#### [Exercise description]
Gather each line of the listing below that contains the string "cabinet", and reproduce those lines in full.

#### [Supplied data]
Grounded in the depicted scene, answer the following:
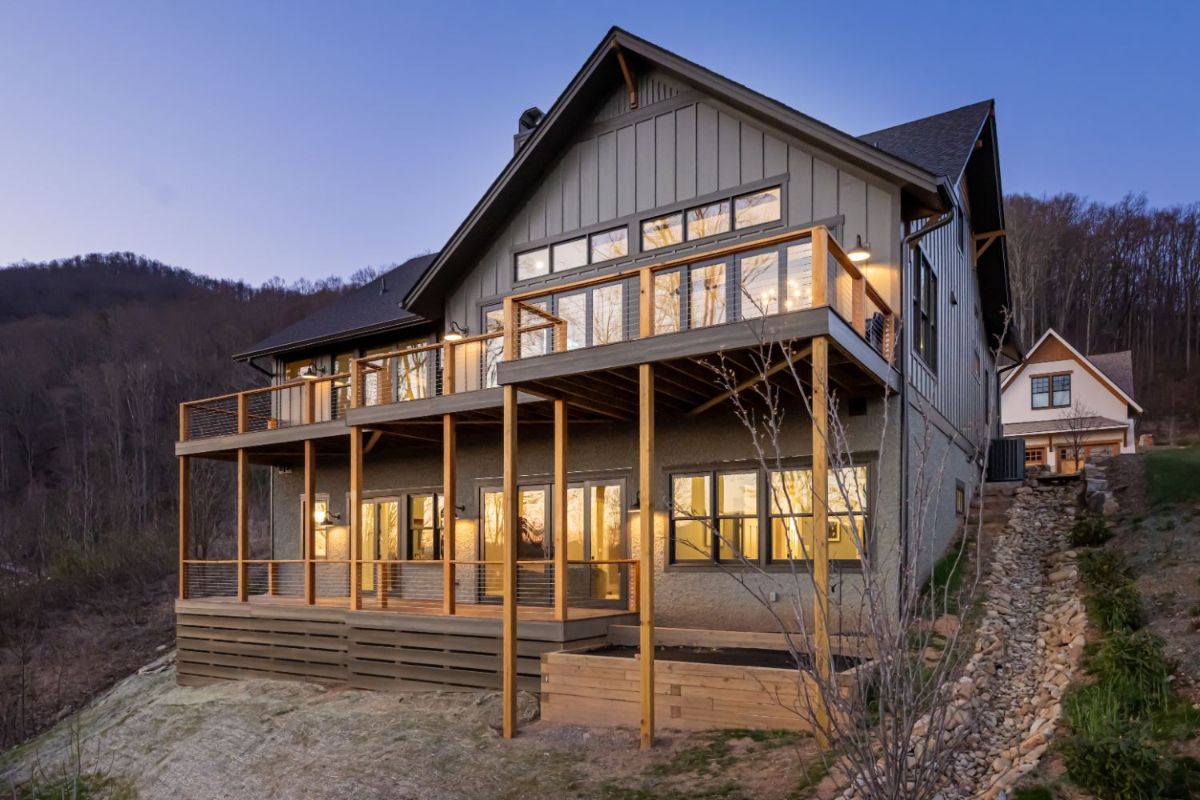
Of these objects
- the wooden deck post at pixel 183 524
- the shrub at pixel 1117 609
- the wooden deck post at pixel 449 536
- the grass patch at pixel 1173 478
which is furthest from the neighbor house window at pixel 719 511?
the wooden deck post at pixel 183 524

---

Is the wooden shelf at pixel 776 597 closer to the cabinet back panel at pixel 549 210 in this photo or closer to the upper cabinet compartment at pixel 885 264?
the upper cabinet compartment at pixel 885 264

#### [Complete output]
Is the wooden shelf at pixel 776 597 closer to the cabinet back panel at pixel 549 210 in this photo or closer to the upper cabinet compartment at pixel 885 264?
the upper cabinet compartment at pixel 885 264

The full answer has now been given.